EXERCISE SET:
a) In the electric vehicle thread, what year is given as the origin of the word "decadal"?
b) Please rewrite the electric vehicle thread between "We need to bring" and "(Jun 6, 2018)", inclusive, swapping "raw materials" for "critical minerals".

::: READING PASSAGE :::

# Proposed Tax Break for Buying Electric Vehicles Is Too Hard to Get, Auto Makers Say



## Joe90 (7 mo ago)

Good article from the WSJ.


----------



## Joe90 (7 mo ago)




----------



## Joe90 (7 mo ago)

We need to bring back the processing of raw materials to friendly countries. We can't be tied to China like Europe is with Russia.


----------



## SalisburySam (Jun 6, 2018)

Joe90 said:


> Good article from the WSJ.


Agree, typical well-written info piece from the Journal…and I learned a new word: decadal. Not really new, origin is back in 1745, but hey, now looking for every opportunity to use it in a sentence (thank you Mrs. Scott, 8th grade English teacher).

At any rate, I think the TL;DR version is that without major rewording, the chances of getting a tax credit for buying an EV are so low as to no longer be a factor in purchase decisions.

I get the push the gubmnt is trying to incentivize with the tax credits but the credits go to consumers, not to the entities that manufacture the products. Given that every EV that hits the lots is spoken for before it gets there, manufacturers have little real incentive to do anything and are free to continue to raise prices regardless of their costs. When demand tapers, that’s a whole new ballgame but that isn’t today’s reality. Could be a few years, maybe this is even decadal. (See what I did there?).


----------

::: MATERIAL PROVIDED :::

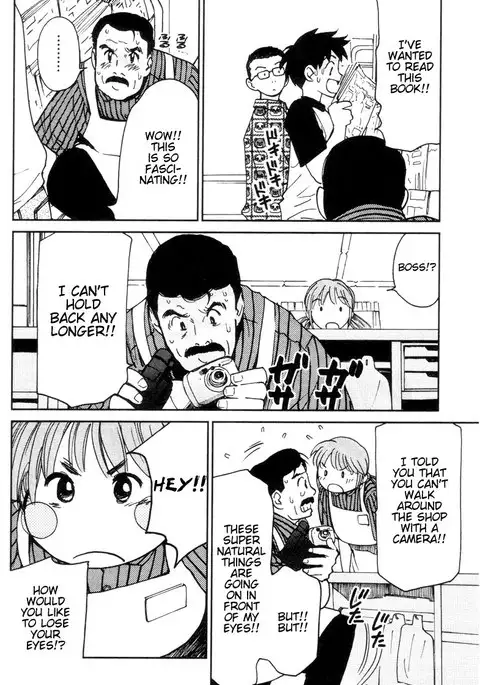 My Lovely Ghost KANA V2 - Ch10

:::

RESPONSES IN ORDER:
a) 1745

b)
We need to bring back the processing of critical minerals to friendly countries. We can't be tied to China like Europe is with Russia.


----------



## SalisburySam (Jun 6, 2018)